====== Excerpt to read

How Do Platform Teams Deploy AI Agent Infrastructure at Scale?
For Platform engineering teams at mid-to-large companies · Based on Solmaz On-Demand Disposable Agent Orchestration Framework
// TL;DR
Platform engineering teams responsible for developer productivity can use the Solmaz framework to deploy self-service AI agent infrastructure across their organisation. Instead of giving every engineer a shared Codex or Claude Code instance, deploy a concierge agent on Slack that dispatches on-demand disposable agent pods for specific tasks. This eliminates the single-instance bottleneck, provides clean isolation between tasks, and lets platform teams manage agent lifecycle through Kubernetes operators and Helm charts they already understand.
Why Can't We Just Give Everyone a Shared Agent Instance?
The single-instance bottleneck is the most common failure mode when companies first adopt AI coding agents. One Codex or Claude Code session shared across 100 engineers creates contention, context pollution, and queue delays. Engineers revert to manual work because the agent is always busy or loaded with someone else's context.
The Solmaz framework solves this with the disposable agent pattern: every task gets its own ephemeral Kubernetes pod with a full compute environment. There is no shared state, no contention, and no context leakage between tasks. Platform teams manage this through a Goal Operator that handles provisioning, lifecycle, and teardown — the same operational model they already use for other Kubernetes workloads.
How Do You Architect the Concierge Pattern for Enterprise Slack?
Deploy a single persistent concierge agent on your company's Slack workspace. When an engineer messages the concierge with a task — "debug the OOM errors in the payments service after last night's deploy" — the concierge uses ACPX to dispatch a disposable agent pod on the Kubernetes cluster for that specific task.
Since Slack does not natively support dynamic multi-agent provisioning, the concierge returns a UI link to a React app hosted in your cluster where the engineer interacts with the spawned agent's session. The engineer gets a dedicated agent environment; the concierge remains available for the next request.
Critical implementation detail: never manage Slack app manifests manually. Automate provisioning through the Goal Operator from day one. Manual app manifest management is the first thing that breaks when you scale past 10 concurrent agents.
How Do You Standardise Across Multiple Agent Harnesses?

============
====== Given material

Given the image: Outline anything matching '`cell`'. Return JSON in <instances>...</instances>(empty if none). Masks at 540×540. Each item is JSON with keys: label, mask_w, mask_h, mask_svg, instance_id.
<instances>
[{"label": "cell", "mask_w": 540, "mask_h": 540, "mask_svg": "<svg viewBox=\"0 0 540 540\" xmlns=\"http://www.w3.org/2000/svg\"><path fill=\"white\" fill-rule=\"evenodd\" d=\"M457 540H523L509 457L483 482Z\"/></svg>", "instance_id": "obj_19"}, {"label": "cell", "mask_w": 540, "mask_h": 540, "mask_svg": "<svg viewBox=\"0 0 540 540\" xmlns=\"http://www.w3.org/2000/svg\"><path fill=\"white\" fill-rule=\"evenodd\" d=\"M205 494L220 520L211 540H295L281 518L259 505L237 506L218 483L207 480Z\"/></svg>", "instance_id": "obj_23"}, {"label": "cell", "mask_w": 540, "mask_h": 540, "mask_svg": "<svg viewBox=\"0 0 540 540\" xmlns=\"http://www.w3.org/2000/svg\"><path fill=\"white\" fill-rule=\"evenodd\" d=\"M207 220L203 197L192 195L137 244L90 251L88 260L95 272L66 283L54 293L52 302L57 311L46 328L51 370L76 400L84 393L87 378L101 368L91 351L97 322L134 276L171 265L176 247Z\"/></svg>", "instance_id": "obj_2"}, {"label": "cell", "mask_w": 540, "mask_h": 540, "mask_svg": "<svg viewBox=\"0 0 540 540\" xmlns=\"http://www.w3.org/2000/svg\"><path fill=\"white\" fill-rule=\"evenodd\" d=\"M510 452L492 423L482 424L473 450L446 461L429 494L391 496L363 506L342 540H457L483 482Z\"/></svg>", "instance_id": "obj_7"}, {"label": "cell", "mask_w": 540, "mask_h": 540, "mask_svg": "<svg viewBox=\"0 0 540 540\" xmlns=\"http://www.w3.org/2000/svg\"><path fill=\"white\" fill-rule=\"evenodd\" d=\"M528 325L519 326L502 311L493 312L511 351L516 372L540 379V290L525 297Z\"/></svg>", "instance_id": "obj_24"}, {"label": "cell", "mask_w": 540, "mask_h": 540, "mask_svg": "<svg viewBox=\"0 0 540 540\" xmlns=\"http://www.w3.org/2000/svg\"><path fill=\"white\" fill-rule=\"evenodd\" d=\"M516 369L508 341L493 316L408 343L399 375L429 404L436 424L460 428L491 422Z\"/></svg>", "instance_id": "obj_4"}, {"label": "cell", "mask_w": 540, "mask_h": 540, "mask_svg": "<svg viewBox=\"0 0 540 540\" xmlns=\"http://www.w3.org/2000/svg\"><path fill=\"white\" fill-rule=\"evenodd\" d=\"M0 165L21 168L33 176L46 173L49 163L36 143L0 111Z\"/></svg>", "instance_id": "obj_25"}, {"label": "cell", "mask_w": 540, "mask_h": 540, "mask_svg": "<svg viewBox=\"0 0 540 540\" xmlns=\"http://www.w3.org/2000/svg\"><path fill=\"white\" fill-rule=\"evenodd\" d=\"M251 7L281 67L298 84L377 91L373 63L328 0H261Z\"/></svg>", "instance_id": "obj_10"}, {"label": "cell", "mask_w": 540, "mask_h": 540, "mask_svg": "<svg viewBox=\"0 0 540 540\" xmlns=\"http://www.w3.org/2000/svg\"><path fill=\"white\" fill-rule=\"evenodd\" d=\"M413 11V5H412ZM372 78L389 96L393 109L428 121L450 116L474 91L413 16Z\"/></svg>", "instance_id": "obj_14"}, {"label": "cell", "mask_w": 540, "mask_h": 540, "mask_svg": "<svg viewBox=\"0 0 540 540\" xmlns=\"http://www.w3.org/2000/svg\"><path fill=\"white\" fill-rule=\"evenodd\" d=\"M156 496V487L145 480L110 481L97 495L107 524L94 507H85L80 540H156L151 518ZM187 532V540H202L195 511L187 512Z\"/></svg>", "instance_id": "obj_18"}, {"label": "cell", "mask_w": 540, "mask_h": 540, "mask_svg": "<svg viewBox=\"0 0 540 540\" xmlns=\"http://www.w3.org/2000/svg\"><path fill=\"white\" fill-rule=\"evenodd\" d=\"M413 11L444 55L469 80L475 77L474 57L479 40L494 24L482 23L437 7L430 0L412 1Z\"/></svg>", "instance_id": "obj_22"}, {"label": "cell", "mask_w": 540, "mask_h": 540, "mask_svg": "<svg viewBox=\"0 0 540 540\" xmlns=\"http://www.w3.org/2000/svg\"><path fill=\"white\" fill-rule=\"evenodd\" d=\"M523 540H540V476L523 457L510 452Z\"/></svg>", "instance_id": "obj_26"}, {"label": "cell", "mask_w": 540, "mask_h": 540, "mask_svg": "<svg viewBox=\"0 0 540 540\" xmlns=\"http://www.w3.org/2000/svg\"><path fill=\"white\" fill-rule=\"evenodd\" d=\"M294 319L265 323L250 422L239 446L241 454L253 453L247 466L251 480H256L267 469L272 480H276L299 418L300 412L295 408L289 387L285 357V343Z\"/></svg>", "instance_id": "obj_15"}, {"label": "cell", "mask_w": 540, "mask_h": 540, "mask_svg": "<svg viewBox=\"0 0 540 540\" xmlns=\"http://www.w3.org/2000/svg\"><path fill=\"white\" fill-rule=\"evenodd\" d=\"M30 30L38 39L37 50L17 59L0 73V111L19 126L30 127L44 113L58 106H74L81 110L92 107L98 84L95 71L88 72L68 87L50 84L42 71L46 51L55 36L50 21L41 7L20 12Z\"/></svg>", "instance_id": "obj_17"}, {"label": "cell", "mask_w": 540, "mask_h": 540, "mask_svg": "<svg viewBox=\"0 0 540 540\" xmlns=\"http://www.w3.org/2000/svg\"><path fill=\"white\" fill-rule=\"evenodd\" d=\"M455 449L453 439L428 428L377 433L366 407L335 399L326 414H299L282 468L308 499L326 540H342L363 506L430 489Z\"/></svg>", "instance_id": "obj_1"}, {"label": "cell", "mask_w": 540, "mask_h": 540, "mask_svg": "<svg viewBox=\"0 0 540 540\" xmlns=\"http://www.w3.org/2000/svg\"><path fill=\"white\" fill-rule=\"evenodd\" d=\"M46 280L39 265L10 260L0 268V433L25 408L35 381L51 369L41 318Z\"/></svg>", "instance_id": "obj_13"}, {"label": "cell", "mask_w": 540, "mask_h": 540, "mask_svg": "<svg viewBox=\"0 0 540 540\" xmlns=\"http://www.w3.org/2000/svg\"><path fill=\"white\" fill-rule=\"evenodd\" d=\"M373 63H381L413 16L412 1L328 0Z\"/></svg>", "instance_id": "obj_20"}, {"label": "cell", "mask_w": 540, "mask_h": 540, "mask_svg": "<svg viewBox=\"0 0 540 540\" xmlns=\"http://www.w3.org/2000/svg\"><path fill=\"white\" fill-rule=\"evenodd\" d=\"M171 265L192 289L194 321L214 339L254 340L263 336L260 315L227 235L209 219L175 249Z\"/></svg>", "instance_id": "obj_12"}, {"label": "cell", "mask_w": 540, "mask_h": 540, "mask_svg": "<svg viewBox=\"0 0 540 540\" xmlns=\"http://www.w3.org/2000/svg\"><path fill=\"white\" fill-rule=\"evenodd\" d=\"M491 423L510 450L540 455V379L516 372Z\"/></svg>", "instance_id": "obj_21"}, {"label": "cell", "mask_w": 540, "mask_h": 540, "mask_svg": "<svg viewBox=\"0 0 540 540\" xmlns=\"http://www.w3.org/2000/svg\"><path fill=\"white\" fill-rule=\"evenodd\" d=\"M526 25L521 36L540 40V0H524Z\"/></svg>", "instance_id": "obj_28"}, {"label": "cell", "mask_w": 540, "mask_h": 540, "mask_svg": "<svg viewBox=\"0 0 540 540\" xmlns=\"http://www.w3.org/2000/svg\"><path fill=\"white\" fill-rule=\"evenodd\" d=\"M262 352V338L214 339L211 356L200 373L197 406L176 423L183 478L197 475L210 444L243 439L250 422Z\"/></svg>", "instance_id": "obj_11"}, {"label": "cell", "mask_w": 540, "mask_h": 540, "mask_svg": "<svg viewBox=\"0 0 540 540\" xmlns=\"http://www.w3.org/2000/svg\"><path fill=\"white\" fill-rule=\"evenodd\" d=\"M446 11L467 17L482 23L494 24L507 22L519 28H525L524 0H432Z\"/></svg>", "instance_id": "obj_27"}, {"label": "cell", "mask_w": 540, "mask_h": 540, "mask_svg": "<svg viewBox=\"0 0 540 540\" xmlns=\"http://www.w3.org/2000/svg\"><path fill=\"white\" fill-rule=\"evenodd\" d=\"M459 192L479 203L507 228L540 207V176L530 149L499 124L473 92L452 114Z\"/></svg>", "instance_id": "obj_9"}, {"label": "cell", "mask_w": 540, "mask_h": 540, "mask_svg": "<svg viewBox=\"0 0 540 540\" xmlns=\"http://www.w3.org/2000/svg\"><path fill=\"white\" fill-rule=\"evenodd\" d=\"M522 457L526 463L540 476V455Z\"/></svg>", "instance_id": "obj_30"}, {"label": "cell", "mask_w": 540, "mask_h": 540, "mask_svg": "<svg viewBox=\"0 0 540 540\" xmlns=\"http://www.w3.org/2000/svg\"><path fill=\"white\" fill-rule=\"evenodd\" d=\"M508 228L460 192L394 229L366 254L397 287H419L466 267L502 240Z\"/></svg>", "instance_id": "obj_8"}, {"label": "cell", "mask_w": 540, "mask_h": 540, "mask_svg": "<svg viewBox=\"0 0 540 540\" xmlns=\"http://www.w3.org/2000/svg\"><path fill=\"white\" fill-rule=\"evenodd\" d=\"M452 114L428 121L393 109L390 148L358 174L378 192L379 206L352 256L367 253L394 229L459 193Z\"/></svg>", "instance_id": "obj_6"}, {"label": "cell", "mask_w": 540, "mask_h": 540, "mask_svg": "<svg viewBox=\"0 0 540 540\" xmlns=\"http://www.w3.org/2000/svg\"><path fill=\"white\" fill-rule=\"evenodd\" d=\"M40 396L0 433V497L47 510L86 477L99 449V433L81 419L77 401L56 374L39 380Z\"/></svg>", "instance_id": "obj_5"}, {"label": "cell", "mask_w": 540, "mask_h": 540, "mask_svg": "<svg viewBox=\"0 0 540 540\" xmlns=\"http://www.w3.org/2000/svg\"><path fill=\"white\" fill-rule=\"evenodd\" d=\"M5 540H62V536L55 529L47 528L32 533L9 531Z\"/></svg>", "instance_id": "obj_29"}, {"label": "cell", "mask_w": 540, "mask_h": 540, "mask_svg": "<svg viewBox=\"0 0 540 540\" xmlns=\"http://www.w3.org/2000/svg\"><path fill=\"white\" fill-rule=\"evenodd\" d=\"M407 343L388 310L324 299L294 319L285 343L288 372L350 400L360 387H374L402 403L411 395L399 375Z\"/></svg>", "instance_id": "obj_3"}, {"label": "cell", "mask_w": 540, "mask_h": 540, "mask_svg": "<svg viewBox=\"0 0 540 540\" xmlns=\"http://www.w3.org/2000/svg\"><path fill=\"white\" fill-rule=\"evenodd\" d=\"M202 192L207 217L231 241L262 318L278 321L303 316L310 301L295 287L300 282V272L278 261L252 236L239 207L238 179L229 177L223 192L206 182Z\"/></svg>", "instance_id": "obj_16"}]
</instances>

============

* Work instructions: In the page on deploying AI agent infrastructure, what is the first thing that breaks when you scale past 10 concurrent agents?

* Task answer: Manual app manifest management.